Le gouvernement Legault octroie à l'Office du tourisme du Québec (OTQ) un fonds d'urgence de 3,57 millions de dollars pour garder en vie l'industrie touristique de la Vieille capitale d'ici à ce que reprennent les voyages internationaux une fois la pandémie de COVID-19 passée.

En passant par l'hébergement, les gens peuvent consommer à Québec« - Régis Labeaume

Ce fonds d'urgence permettra de consolider l'attractivité de la ville de Québec. "La concurrence mondiale sera sans doute encore plus forte dans l'époque post-pandémie", a expliqué mardi la ministre de la Capitale-Nationale, Geneviève Guilbault, lors de l'annonce.

Si la Ville de Québec battait des records d'achalandage dans les deux dernières années, l'affluence des touristes étrangers a diminué de manière draconienne en 2020.

"On doit continuer de s'assurer que notre industrie sera prête pour accueillir les touristes lorsqu'ils recommenceront à voyager et, pour cela, la Ville de Québec doit absolument préserver ses acquis et sa capacité d'accueil", a souligné la ministre du Tourisme, Caroline Proulx.

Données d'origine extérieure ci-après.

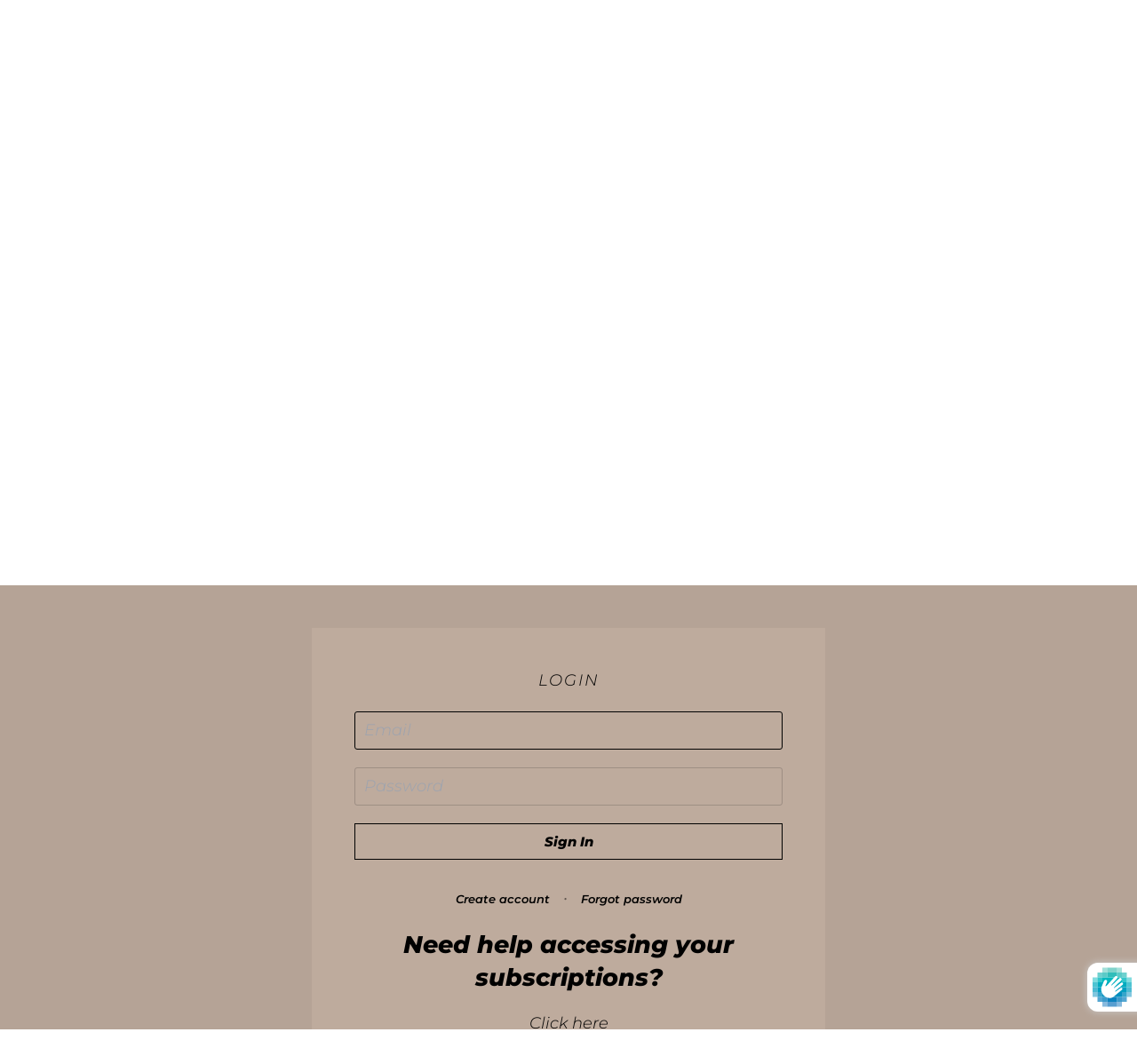

--- FILE ---
content_type: text/css
request_url: https://suedseite.coffee/cdn/shop/t/25/assets/font-settings.css?v=105210115082062903651759342795
body_size: 354
content:
@font-face{font-family:Montserrat;font-weight:800;font-style:italic;font-display:swap;src:url(//suedseite.coffee/cdn/fonts/montserrat/montserrat_i8.b5b703476aa25307888d32fbbb26f33913f79842.woff2?h1=c3VlZHNlaXRlLmNvZmZlZQ&h2=c3VlZC1zZWl0ZS5hY2NvdW50Lm15c2hvcGlmeS5jb20&h3=c3VlZHNlaXRlY29mZmVlLm15c2hvcGlmeS5jb20&hmac=2d99db021a3de5b2bec9b3cf738d535ade8e07d5f3050e8191135f5e4bbb2c83) format("woff2"),url(//suedseite.coffee/cdn/fonts/montserrat/montserrat_i8.1037a8c7c9042232c15d221799b18df65709cdd0.woff?h1=c3VlZHNlaXRlLmNvZmZlZQ&h2=c3VlZC1zZWl0ZS5hY2NvdW50Lm15c2hvcGlmeS5jb20&h3=c3VlZHNlaXRlY29mZmVlLm15c2hvcGlmeS5jb20&hmac=fbe522f2bf78aca3f907176b4ae9b3a71d8561725e438ecc8010b374ff1d5c40) format("woff")}@font-face{font-family:Montserrat;font-weight:300;font-style:italic;font-display:swap;src:url(//suedseite.coffee/cdn/fonts/montserrat/montserrat_i3.9cfee8ab0b9b229ed9a7652dff7d786e45a01df2.woff2?h1=c3VlZHNlaXRlLmNvZmZlZQ&h2=c3VlZC1zZWl0ZS5hY2NvdW50Lm15c2hvcGlmeS5jb20&h3=c3VlZHNlaXRlY29mZmVlLm15c2hvcGlmeS5jb20&hmac=284eb9c1be089d5750b1d9c3653f67730742206bb608b6934d81f1e15b5a56ce) format("woff2"),url(//suedseite.coffee/cdn/fonts/montserrat/montserrat_i3.68df04ba4494b4612ed6f9bf46b6c06246fa2fa4.woff?h1=c3VlZHNlaXRlLmNvZmZlZQ&h2=c3VlZC1zZWl0ZS5hY2NvdW50Lm15c2hvcGlmeS5jb20&h3=c3VlZHNlaXRlY29mZmVlLm15c2hvcGlmeS5jb20&hmac=bf7a1da7fc9fc7274df78123a8aff8352338b75d44f461c3d5630afda9b53887) format("woff")}@font-face{font-family:Montserrat;font-weight:500;font-style:italic;font-display:swap;src:url(//suedseite.coffee/cdn/fonts/montserrat/montserrat_i5.d3a783eb0cc26f2fda1e99d1dfec3ebaea1dc164.woff2?h1=c3VlZHNlaXRlLmNvZmZlZQ&h2=c3VlZC1zZWl0ZS5hY2NvdW50Lm15c2hvcGlmeS5jb20&h3=c3VlZHNlaXRlY29mZmVlLm15c2hvcGlmeS5jb20&hmac=49473b74d3433065eadc9da1f8938da2e8ad5d0281eb93ba55a2c517a564576f) format("woff2"),url(//suedseite.coffee/cdn/fonts/montserrat/montserrat_i5.76d414ea3d56bb79ef992a9c62dce2e9063bc062.woff?h1=c3VlZHNlaXRlLmNvZmZlZQ&h2=c3VlZC1zZWl0ZS5hY2NvdW50Lm15c2hvcGlmeS5jb20&h3=c3VlZHNlaXRlY29mZmVlLm15c2hvcGlmeS5jb20&hmac=4fa584fd4bd4b9f1999126a69faf93d1d1143d9b0b40d36b7f7990e3c0267a44) format("woff")}@font-face{font-family:Montserrat;font-weight:900;font-style:italic;font-display:swap;src:url(//suedseite.coffee/cdn/fonts/montserrat/montserrat_i9.cd566e55c5982a3a39b3949665a79c881e095b14.woff2?h1=c3VlZHNlaXRlLmNvZmZlZQ&h2=c3VlZC1zZWl0ZS5hY2NvdW50Lm15c2hvcGlmeS5jb20&h3=c3VlZHNlaXRlY29mZmVlLm15c2hvcGlmeS5jb20&hmac=7be1226b2e558e89c5e9c04f17933760352d862803a62641fc6799ebaf83a9ea) format("woff2"),url(//suedseite.coffee/cdn/fonts/montserrat/montserrat_i9.b18527943b7f5bc1488b82e39deb595a73d3e645.woff?h1=c3VlZHNlaXRlLmNvZmZlZQ&h2=c3VlZC1zZWl0ZS5hY2NvdW50Lm15c2hvcGlmeS5jb20&h3=c3VlZHNlaXRlY29mZmVlLm15c2hvcGlmeS5jb20&hmac=dfbb07cd30f1cf8fa25f64ed9cf2faeed0f5ea4fffdffee60abf0755bf457792) format("woff")}@font-face{font-family:Montserrat;font-weight:600;font-style:italic;font-display:swap;src:url(//suedseite.coffee/cdn/fonts/montserrat/montserrat_i6.e90155dd2f004112a61c0322d66d1f59dadfa84b.woff2?h1=c3VlZHNlaXRlLmNvZmZlZQ&h2=c3VlZC1zZWl0ZS5hY2NvdW50Lm15c2hvcGlmeS5jb20&h3=c3VlZHNlaXRlY29mZmVlLm15c2hvcGlmeS5jb20&hmac=8a37be6b3a91472dc1b0ffe7b0da48dcc15c8d617b7324c1b822bb47e0dbe13c) format("woff2"),url(//suedseite.coffee/cdn/fonts/montserrat/montserrat_i6.41470518d8e9d7f1bcdd29a447c2397e5393943f.woff?h1=c3VlZHNlaXRlLmNvZmZlZQ&h2=c3VlZC1zZWl0ZS5hY2NvdW50Lm15c2hvcGlmeS5jb20&h3=c3VlZHNlaXRlY29mZmVlLm15c2hvcGlmeS5jb20&hmac=1243b0e8bcddeec18e507d1904d56140dd1ecac76c9ee62921d886f9af452db6) format("woff")}@font-face{font-family:Montserrat;font-weight:400;font-style:italic;font-display:swap;src:url(//suedseite.coffee/cdn/fonts/montserrat/montserrat_i4.5a4ea298b4789e064f62a29aafc18d41f09ae59b.woff2?h1=c3VlZHNlaXRlLmNvZmZlZQ&h2=c3VlZC1zZWl0ZS5hY2NvdW50Lm15c2hvcGlmeS5jb20&h3=c3VlZHNlaXRlY29mZmVlLm15c2hvcGlmeS5jb20&hmac=dfbd3083295aba887f187d0779d5eaf2ef279374e13a727362335c3421b57af8) format("woff2"),url(//suedseite.coffee/cdn/fonts/montserrat/montserrat_i4.072b5869c5e0ed5b9d2021e4c2af132e16681ad2.woff?h1=c3VlZHNlaXRlLmNvZmZlZQ&h2=c3VlZC1zZWl0ZS5hY2NvdW50Lm15c2hvcGlmeS5jb20&h3=c3VlZHNlaXRlY29mZmVlLm15c2hvcGlmeS5jb20&hmac=368922f6e0cb282e7caf5590b3aedc9a4578dc6f10c10f61b6961c65804a43cd) format("woff")}@font-face{font-family:Montserrat;font-weight:300;font-style:italic;font-display:swap;src:url(//suedseite.coffee/cdn/fonts/montserrat/montserrat_i3.9cfee8ab0b9b229ed9a7652dff7d786e45a01df2.woff2?h1=c3VlZHNlaXRlLmNvZmZlZQ&h2=c3VlZC1zZWl0ZS5hY2NvdW50Lm15c2hvcGlmeS5jb20&h3=c3VlZHNlaXRlY29mZmVlLm15c2hvcGlmeS5jb20&hmac=284eb9c1be089d5750b1d9c3653f67730742206bb608b6934d81f1e15b5a56ce) format("woff2"),url(//suedseite.coffee/cdn/fonts/montserrat/montserrat_i3.68df04ba4494b4612ed6f9bf46b6c06246fa2fa4.woff?h1=c3VlZHNlaXRlLmNvZmZlZQ&h2=c3VlZC1zZWl0ZS5hY2NvdW50Lm15c2hvcGlmeS5jb20&h3=c3VlZHNlaXRlY29mZmVlLm15c2hvcGlmeS5jb20&hmac=bf7a1da7fc9fc7274df78123a8aff8352338b75d44f461c3d5630afda9b53887) format("woff")}@font-face{font-family:Montserrat;font-weight:400;font-style:italic;font-display:swap;src:url(//suedseite.coffee/cdn/fonts/montserrat/montserrat_i4.5a4ea298b4789e064f62a29aafc18d41f09ae59b.woff2?h1=c3VlZHNlaXRlLmNvZmZlZQ&h2=c3VlZC1zZWl0ZS5hY2NvdW50Lm15c2hvcGlmeS5jb20&h3=c3VlZHNlaXRlY29mZmVlLm15c2hvcGlmeS5jb20&hmac=dfbd3083295aba887f187d0779d5eaf2ef279374e13a727362335c3421b57af8) format("woff2"),url(//suedseite.coffee/cdn/fonts/montserrat/montserrat_i4.072b5869c5e0ed5b9d2021e4c2af132e16681ad2.woff?h1=c3VlZHNlaXRlLmNvZmZlZQ&h2=c3VlZC1zZWl0ZS5hY2NvdW50Lm15c2hvcGlmeS5jb20&h3=c3VlZHNlaXRlY29mZmVlLm15c2hvcGlmeS5jb20&hmac=368922f6e0cb282e7caf5590b3aedc9a4578dc6f10c10f61b6961c65804a43cd) format("woff")}
/*# sourceMappingURL=/cdn/shop/t/25/assets/font-settings.css.map?v=105210115082062903651759342795 */


--- FILE ---
content_type: application/x-javascript
request_url: https://app.sealsubscriptions.com/shopify/public/status/shop/sued-seite.myshopify.com.js?1769150256
body_size: -268
content:
var sealsubscriptions_settings_updated='1768422093c';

Pour le président de l'OTQ, Jean-François Côté, ce n'est qu'une question de temps. "On avait un joyau international. Il est encore là, mais il est juste mis en veille", a-t-il indiqué. Il s'avère donc primordial de "maintenir les actifs" de la capitale sur le plan mondial, mais aussi sur le plan local, selon lui. Il n'y aura donc pas de grande campagne publicitaire à l'international cette année.

L'hôtellerie au cœur de la stratégie

Le maire de Québec, Régis Labeaume, a souligné vouloir miser sur le secteur de l'hôtellerie : "En passant par l'hébergement, les gens peuvent consommer à Québec". Rester à l'hôtel constitue donc une porte d'entrée vers d'autres commerces, comme les restaurants. "Peu importe la région, lorsque quelqu'un séjourne dans un établissement d'hébergement, les retombées économiques sont plus grandes", a précisé la directrice générale de l'Association hôtelière de la région de Québec, Marjolaine de Sa.

Selon elle, cela pourrait permettre aux centres-villes, qui ont été les plus touchés par la pandémie, à se remettre sur pied. En effet, dans la périphérie de Québec, les établissements d'hébergement ont achevé l'année 2020 avec un taux d'occupation de 27 %, alors qu'on enregistrait un faible taux de 18 % au centre-ville. Le fonds annoncé pourrait toutefois s'appliquer en dehors du centre-ville.

"Les gens ont recherché, dans la dernière année, la nature et les grands espaces, mais on doit redonner confiance aux gens pour revenir dans nos centres-villes", a soutenu Mme de Sa. Elle rappelle que 80 % des 16 000 portes sont en zone urbaine.

Il n'en demeure pas moins que le manque à gagner réside dans la clientèle internationale qui dépense généralement plus selon Jean-François Côté. "Les gens vont être ici sur de plus longs séjours et vont utiliser des moyens plus coûteux pour se rendre vers des destinations", a-t-il expliqué.

Un bilan accablant

La situation épidémiologique de la Capitale-Nationale s'est considérablement aggravée lors des dernières semaines en battant des records de nouvelles infections, ce qui rend difficile la planification des activités estivales dans la Ville de Québec.

La vaccination permet en revanche d'entrevoir une lueur d'espoir. "La situation ira mieux cet été, cela dit [...] on ne peut pas planifier comme si tout était comme avant. On ne peut pas penser qu'il y aura 60 000 personnes sur les plaines d'Abraham pour assister à un spectacle, c'est illusoire", admet M. Labeaume.

La Ville de Québec travaille malgré tout sur une offre touristique dite sécuritaire avec plusieurs petits événements. "Le pire serait de ne rien faire, de ne rien planifier", a-t-il ajouté.

La saison estivale à venir sera alors décisive pour plusieurs entreprises de la capitale. "Si les commerces, les hôteliers et les restaurants n'ont pas de revenus cet été, pour certains ce sera la mort", a déploré M. Labeaume.